### Consigne 1
D'après l'intervention de David Assouline, pour quelle raison le terme « assimilation » ne convient-il pas ? Répondez en une à trois phrases.
### Consigne 2
Prolongez l'intervention de David Assouline sur la naturalisation en reprenant après sa dernière phrase.

### Extrait de page
Intervention de David Assouline

Réunion du 3 février 2011 à 9h30
Immigration intégration et nationalité — Article 2

Photo de David AssoulineDavid Assouline :

Ce débat révèle tout d’abord les obstacles, toujours plus hauts, qui sont placés dans le processus de naturalisation.

Dans la logique même de la politique de la majorité, établissant des distinctions y compris dans les droits attachés à la citoyenneté – par exemple, le droit de vote aux élections locales ou nationales des étrangers en situation régulière en France –, il y a un problème.

La majorité estime qu’un étranger résidant en France doit être naturalisé s’il souhaite pouvoir exercer des droits civiques et elle ne cesse, à chaque fois qu’elle est au pouvoir – cela fait maintenant dix ans qu’elle y est –, de limiter, de conditionner, de rendre plus difficile cette acquisition de la nationalité.

Au fond, monsieur le ministre, votre doctrine est claire et vous aurez du mal, sur ces bases, non seulement à permettre les naturalisations, mais aussi à créer une dynamique de société en faveur de l’intégration des étrangers vivant sur notre sol et en faveur du « vivre ensemble ».

Quel que soit le sens que vous voulez lui donner, l’assimilation est une notion à laquelle nous devons réellement réfléchir.

Au xixe siècle, peut-être avec de bonnes intentions, on est allé coloniser un certain nombre de territoires, en prétendant assimiler et apporter la véritable civilisation. Au début du siècle dernier, on partageait toujours cette même conception, tout en étant profondément attaché à la République… Aujourd’hui, il faut bien constater que, à un moment donné, quelque chose n’a pas fonctionné !

L’identité de la République, de la Nation s’est constituée autour des gigantesques vagues d’immigration qui se succèdent depuis le milieu du xixe siècle et des apports de cultures différentes. Européennes au début, celles-ci ont ensuite été principalement méditerranéennes et sont maintenant de toutes origines, notamment asiatique.

Le terme « assimilation » nous renvoie précisément à l’idée d’une culture unique, et n’a donc rien à voir avec le contrat social. Or, respectant en cela la tradition de la République, nous sommes favorables à l’intégration par le contrat social.

### Données fournies

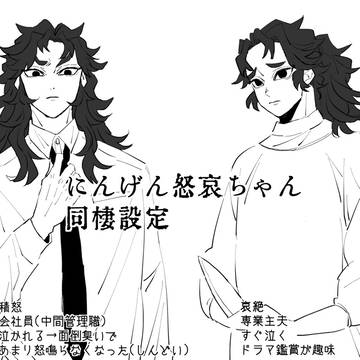 怒哀が同棲する話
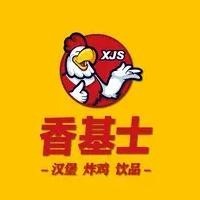香基士汉堡炸鸡加盟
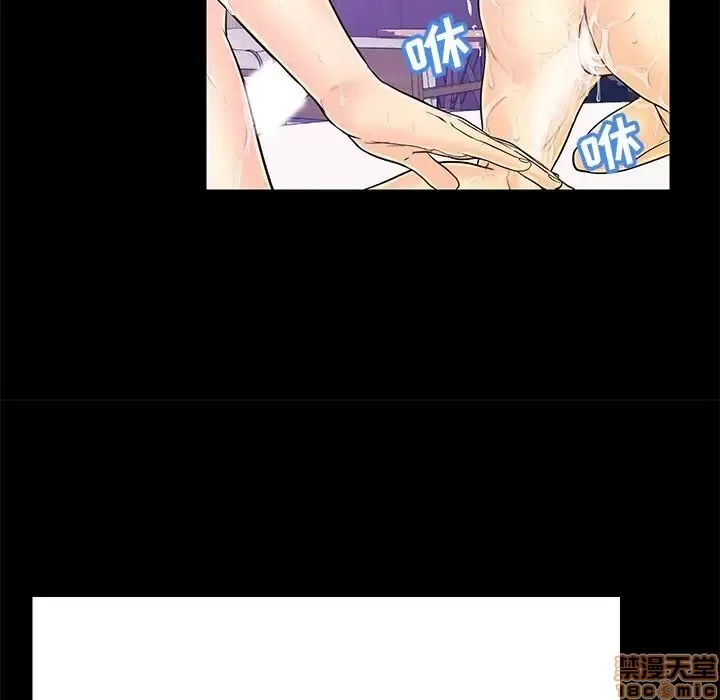 Nó không xứng đáng với nam và nữ/người yêu nhau Chương 1-28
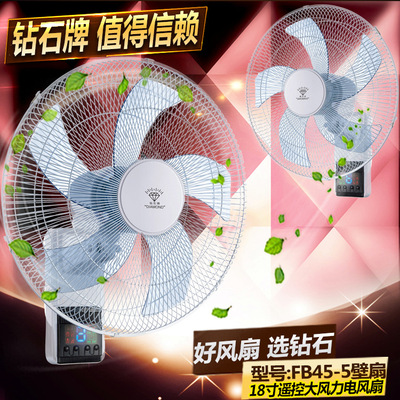 批发钻石牌18寸五叶家用壁扇挂墙壁壁挂式五叶大风力静音电风扇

### Réponse 1
Le terme « assimilation » renvoie à l'idée d'une culture unique et n'a donc rien à voir avec le contrat social. Or, dans le respect de la tradition de la République, l'orateur et son camp sont favorables à l'intégration par le contrat social.

### Réponse 2
J’ai demandé la parole, mes chers collègues, afin de partager avec vous cette citation d’Amin Maalouf, qui, d’une certaine façon, explique comment peut fonctionner une société et combat, sans prononcer le mot, l’assimilation. L’auteur écrit : « De la même manière, les sociétés devraient assumer, elles aussi, les appartenances multiples qui ont forgé leur identité à travers l’histoire, et qui la cisèlent encore ; elles devraient faire l’effort de montrer, à travers des symboles visibles, qu’elles assument leur diversité, afin que chacun puisse s’identifier à ce qu’il voit autour de lui, que chacun puisse se reconnaître dans l’image du pays où il vit, et se sente encouragé à s’y impliquer plutôt que de demeurer, comme c’est trop souvent le cas, un spectateur inquiet, et quelque fois hostile. »

Ce propos traduit la situation telle que nous la vivons aujourd’hui. Vous pouvez regretter, monsieur le ministre, qu’on ne chante pas La Marseillaise lors de certains événements ou que l’on ne soit pas enthousiaste à l’idée de porter le drapeau français, alors que l’on vit en France. Mais la société doit envoyer des signes au lieu de demander systématiquement à l’individu de faire ses preuves, de montrer patte blanche.

Si, en tant que législateurs, nous légiférons pour la société, pour favoriser l’intégration et l’adhésion à la République, il nous faut, sans frilosité, avec audace, réfléchir aux signes que nous devons envoyer par la législation que nous élaborons.

Ni assimilation ni communautarisme à l’anglo-saxonne ! Ces deux modèles ont échoué. Le communautarisme à l’anglo-saxonne, c’est faire en sorte que des communautés vivent côte à côte, sans se mélanger. L’assimilation, c’est croire que l’on peut fondre tout le monde dans un même moule mythique. Entre les deux, il y a le contrat social, le « vivre ensemble », la République laïque et sociale. C’est notre projet !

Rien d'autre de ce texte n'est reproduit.